Grooming Talk is talk between strangers that is only there to pass the time.
The context seems to be the party or dinner-party, and this is one of the chapters in which the observations only really work for certain strata of English society. The usual reserve, the ‘embarrassed confusion’ of introductions that aren’t quite introductions – see the No-Name Rule – the ‘Pleased to Meet You’ Problem…. One must appear ‘self-conscious, ill at ease, stiff’: she seems to be describing a Hugh Grant character on a bad day.

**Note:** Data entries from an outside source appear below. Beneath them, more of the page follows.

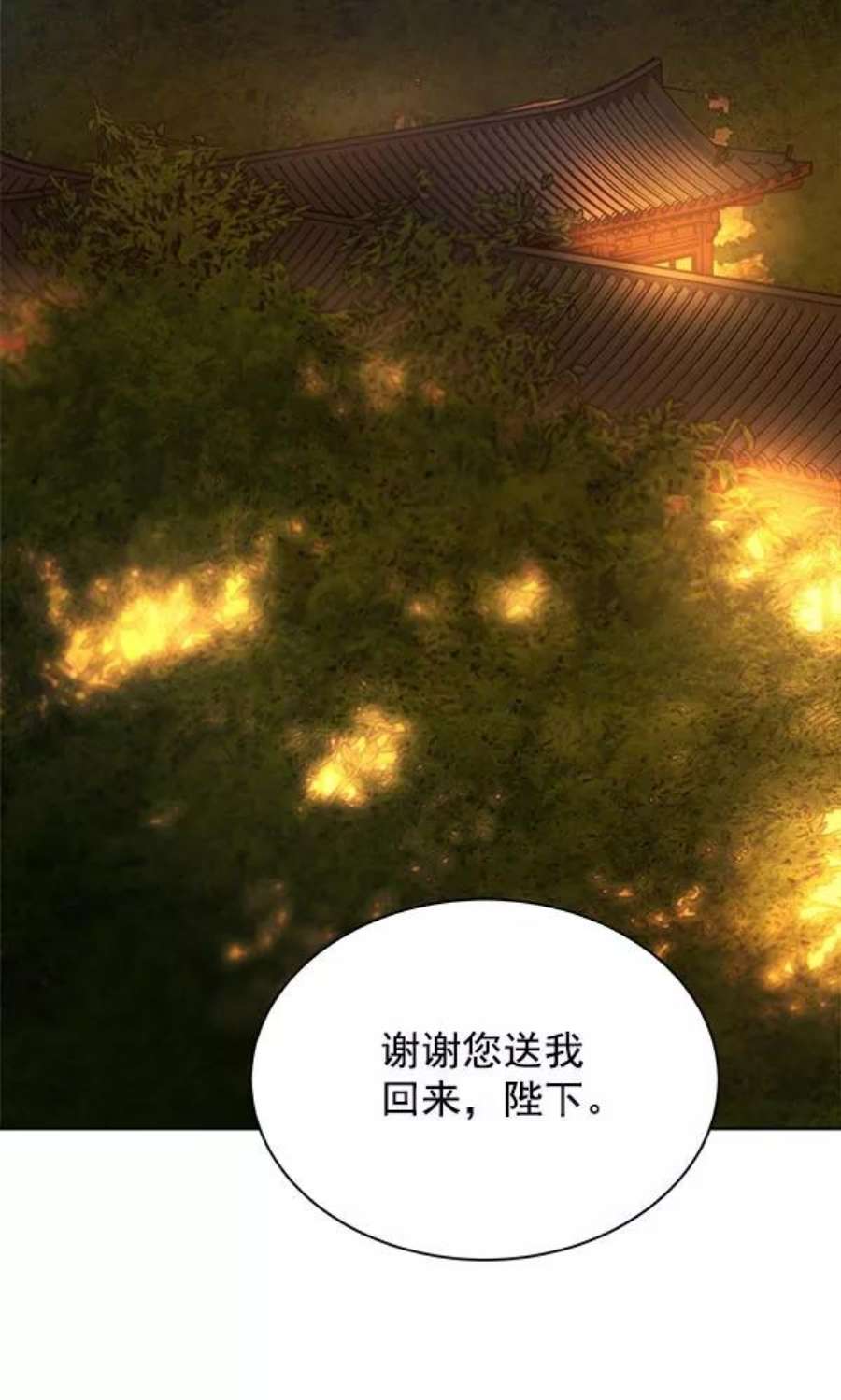 朕的皇妃是客服32话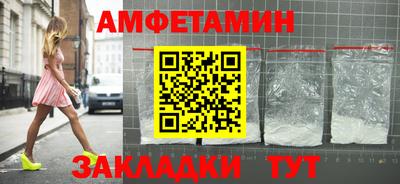 стаф Донской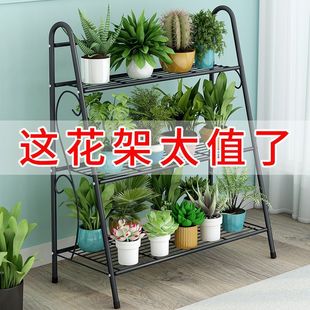 Multi-Layer Wrought Iron Flower Stand for Living Room Indoor Balcony Storage Rack, Floor-Standing Flower Stand for Pothos, Simple and Easy Flower Pot Direct Sale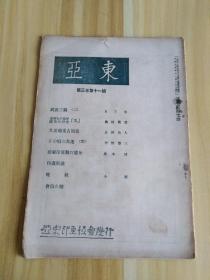 东亚 第三卷第十一号 内有武汉三镇（二）（内写到列国长江的航运等），支那人的指甲赞美的研究-爪（内写到柔荑入卧时，蓄爪的风-手足甲也，文献指甲，诗词现指甲的美，如梦令的指甲，现代人的指甲等），大沽炮台占领史，顷的大连（当时欧风，大连医院内科病栋等），亚东印展观，印画解说（内写到天津市街，天津的码头，盐的山-内写到粗盐贮藏作业-大沽的盐等，嫁入，花楼-支那门户的华丽）等等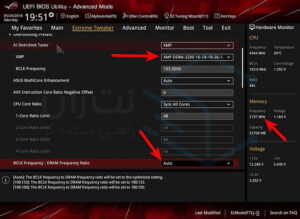 آموزش اورکلاک کردن رم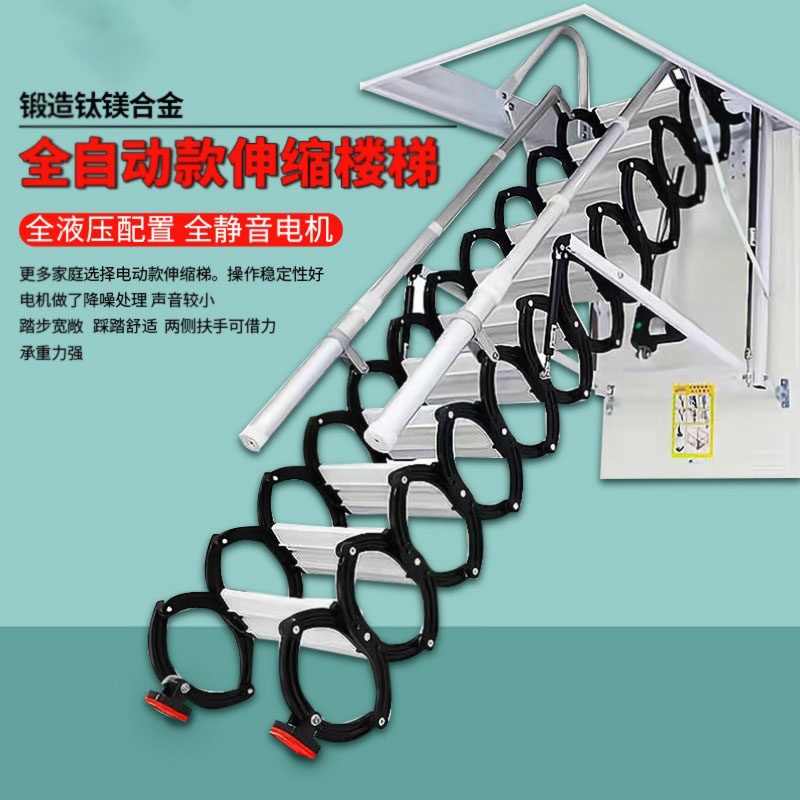 全自动阁楼伸缩楼梯家用室内升降折叠拉伸隐藏复T式别墅隐形梯子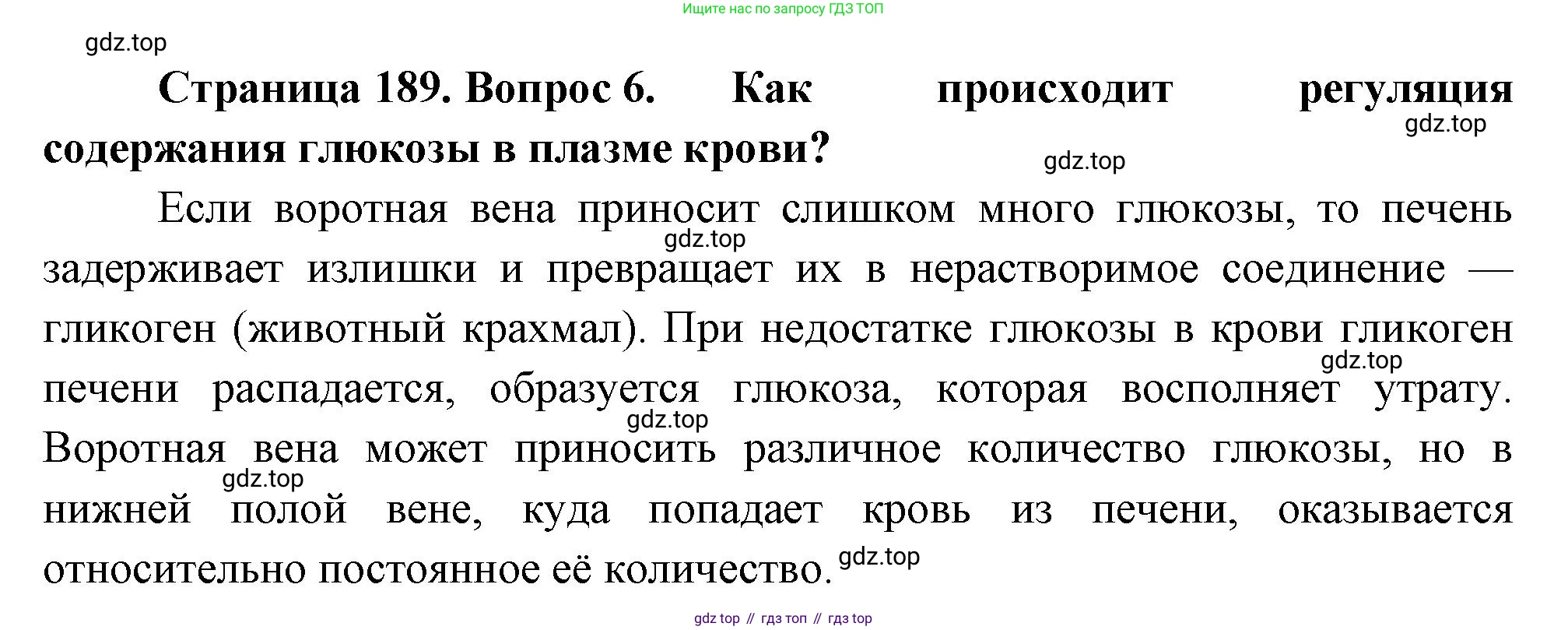 Биология, 8 класс Учебник, авторы: Драгомилов Александр Григорьевич, Маш Реми Давидович, издательство Просвещение, Москва, 2019, оранжевого цвета, страница 189, номер 6, Решение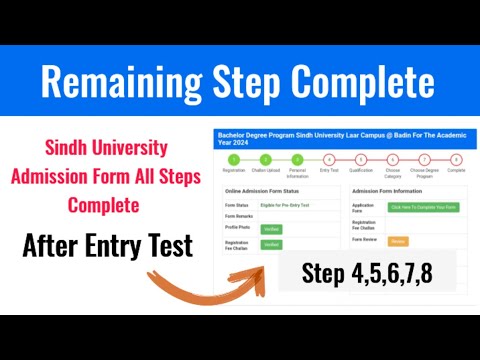 Remaining Steps Sindh University Admission Form Steps Complete Kesy Karin | Sindh university 2024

Then some of the Gossip section could come straight out of a stand-up routine. (Fox references observational stand-up quite early on).
The names of the rules are somehow tongue-in-cheek:
- Privacy Rules,
- the Guessing-Game Rule,
- the Distance Rule – how far you are from the person spoken of, in terms of relationship or intimacy, determining how frank you can be in describing their misdemeanours –
- and the Reciprocal Disclosure Strategy.
It looks like Kate Fox is lowering her voice to a whisper.... (more privacy), doesn’t she go on?Other Grooming Talk is Bonding Talk – female compliment and counter-compliments, male Mine’s Better Than Yours Rules – and ‘finally… the Long Goodbye Rules’, which highlight ‘the importance of embarrassment and ineptitude’.
In the closing summary Fox reiterates, quite seriously, the importance of privacy. Most of what has gone before is to do with speaking while
- a) keeping your own cards close to your chest and
- b) not prying into the other person’s life without extreme caution.
Gossip is about breaking this rule, but only in ritualised, rule-bound ways.